Witam!
Słów kilka o tym skąd się zaczerpnęliśmy nazwę „KOSZĘCIŃSKI RAK”.
Koszęciński Rak Legenda
W kościele Św. Trójcy w Koszęcinie znajduje się
tajemnicza gablota.
Malusieńka szafka, zawieszona obok ołtarza bocznego św.
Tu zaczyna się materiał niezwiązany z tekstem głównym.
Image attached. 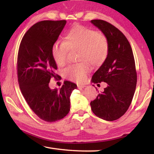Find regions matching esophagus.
<instances>
[{
	"mask_svg": "<svg viewBox=\"0 0 154 154\" xmlns=\"http://www.w3.org/2000/svg\"><path fill=\"white\" fill-rule=\"evenodd\" d=\"M85 86L84 85H77V88H78V89H79V90H81V89H83V88H84Z\"/></svg>",
	"mask_w": 154,
	"mask_h": 154,
	"instance_id": "1",
	"label": "esophagus"
}]
</instances>
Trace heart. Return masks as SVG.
<instances>
[{
  "mask_svg": "<svg viewBox=\"0 0 154 154\" xmlns=\"http://www.w3.org/2000/svg\"><path fill=\"white\" fill-rule=\"evenodd\" d=\"M69 49H79V60L83 62L67 67L63 75L71 81L83 83L91 71L87 62L94 67L100 66L108 57L109 43L103 32L77 25L66 32L64 41H56L51 47V56L58 66L66 64Z\"/></svg>",
  "mask_w": 154,
  "mask_h": 154,
  "instance_id": "1",
  "label": "heart"
}]
</instances>
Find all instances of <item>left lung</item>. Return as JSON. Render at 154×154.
Masks as SVG:
<instances>
[{
    "mask_svg": "<svg viewBox=\"0 0 154 154\" xmlns=\"http://www.w3.org/2000/svg\"><path fill=\"white\" fill-rule=\"evenodd\" d=\"M108 38L107 58L92 76L94 83L108 84L104 92L90 103L96 116L106 121H114L128 109L136 89L137 75L133 52L127 38L118 28L106 21L92 20Z\"/></svg>",
    "mask_w": 154,
    "mask_h": 154,
    "instance_id": "obj_1",
    "label": "left lung"
}]
</instances>
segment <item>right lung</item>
<instances>
[{
	"label": "right lung",
	"instance_id": "add662e5",
	"mask_svg": "<svg viewBox=\"0 0 154 154\" xmlns=\"http://www.w3.org/2000/svg\"><path fill=\"white\" fill-rule=\"evenodd\" d=\"M66 20H44L34 24L21 41L17 73L20 88L28 105L40 119L53 122L64 118L70 111V96L77 85L64 81L62 88L51 90L49 83L57 64L51 47L63 30Z\"/></svg>",
	"mask_w": 154,
	"mask_h": 154
}]
</instances>
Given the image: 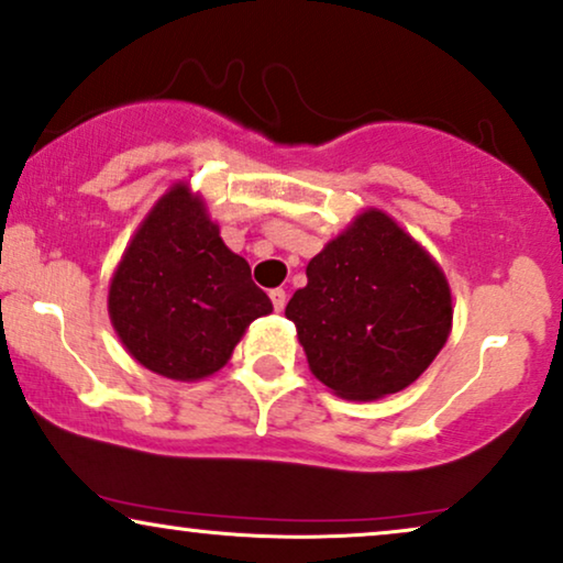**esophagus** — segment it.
Instances as JSON below:
<instances>
[{"label":"esophagus","mask_w":563,"mask_h":563,"mask_svg":"<svg viewBox=\"0 0 563 563\" xmlns=\"http://www.w3.org/2000/svg\"><path fill=\"white\" fill-rule=\"evenodd\" d=\"M268 297H272V302H274V310H284V305H287V291L284 289H272L268 291Z\"/></svg>","instance_id":"obj_1"}]
</instances>
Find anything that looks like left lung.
<instances>
[{"label": "left lung", "mask_w": 563, "mask_h": 563, "mask_svg": "<svg viewBox=\"0 0 563 563\" xmlns=\"http://www.w3.org/2000/svg\"><path fill=\"white\" fill-rule=\"evenodd\" d=\"M320 383L346 400L408 388L448 341L452 297L437 261L367 209L308 264L287 305Z\"/></svg>", "instance_id": "8db88e82"}]
</instances>
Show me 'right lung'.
<instances>
[{
  "label": "right lung",
  "instance_id": "right-lung-1",
  "mask_svg": "<svg viewBox=\"0 0 563 563\" xmlns=\"http://www.w3.org/2000/svg\"><path fill=\"white\" fill-rule=\"evenodd\" d=\"M272 310L188 184H175L144 217L108 289L126 352L184 383L222 369L245 328Z\"/></svg>",
  "mask_w": 563,
  "mask_h": 563
}]
</instances>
Jana
Nepomucena, kryje w sobie starą uzdę i cząstkę pazura raka.
Przedmioty te
związane są legendarnie z budową pierwszego kościółka, na objawionym miejscu.
Gdzieś do końca XIX wieku, wisiały one w kapliczce ze źródłem i z figurą św.
Jana Chrzciciela, później - wraz z odnalezioną przez Juliusza Ligonia w 1851
roku wiekową kroniką kościoła - zawieszone były na „Krzyżu” - jak przed laty
nazywano drewnianą, legendarną belkę
stojącą obok lewej bramki ołtarza głównego.
Uzdę podarował, według starych zapisów kronikarskich,
budowniczy dawnego kościółka Wincenty Kluczyński, który ”woził drzewo na
kościół według obietnicy" - jak to zapisano pod jedną ze scen obrazu
„Objawienia”.
Duży pazur raka jest również związany z legendą o
budowie kościoła Św. Trójcy, która mówi, że ogromny rak przetaczał drewno
wożone na wzgórze „Żydowina" - gdzie chciano kościółek budować - do doliny
w miejsce objawień Św. Trójcy oraz cudownego źródełka, gdzie obecnie znajduje się kościół Św. Trójcy.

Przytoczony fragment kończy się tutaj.